What to work on >> Where an image occurs, skip it and print the rest of the records verbatim.

Data in this exercise >>
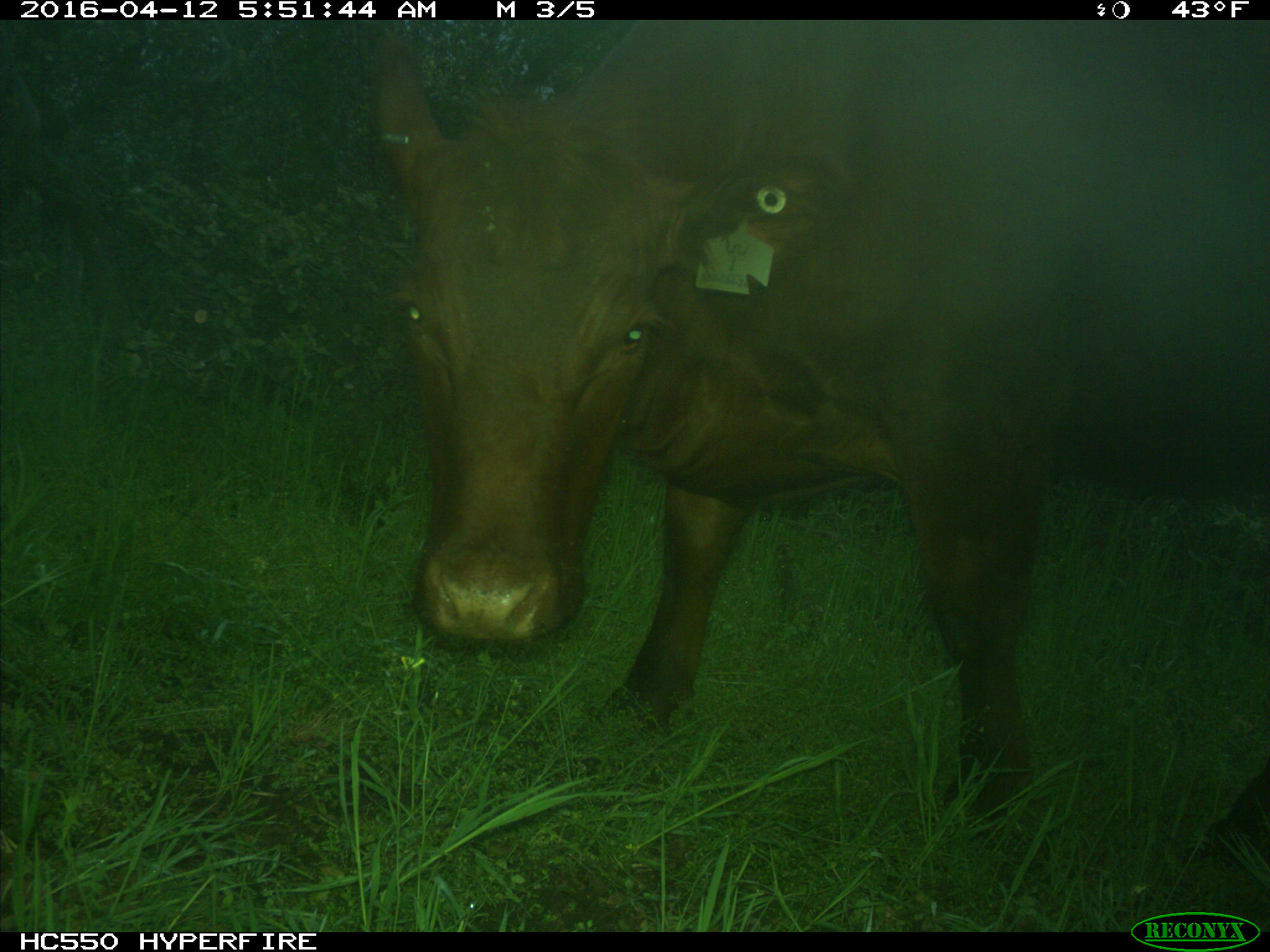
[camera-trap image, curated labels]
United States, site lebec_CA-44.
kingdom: Animalia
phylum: Chordata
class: Mammalia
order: Artiodactyla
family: Bovidae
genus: Bos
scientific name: Bos taurus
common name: domestic cow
Bos taurus (domestic cow).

Expected answer >>
[camera-trap image, curated labels]
United States, site lebec_CA-44.
kingdom: Animalia
phylum: Chordata
class: Mammalia
order: Artiodactyla
family: Bovidae
genus: Bos
scientific name: Bos taurus
common name: domestic cow
Bos taurus (domestic cow).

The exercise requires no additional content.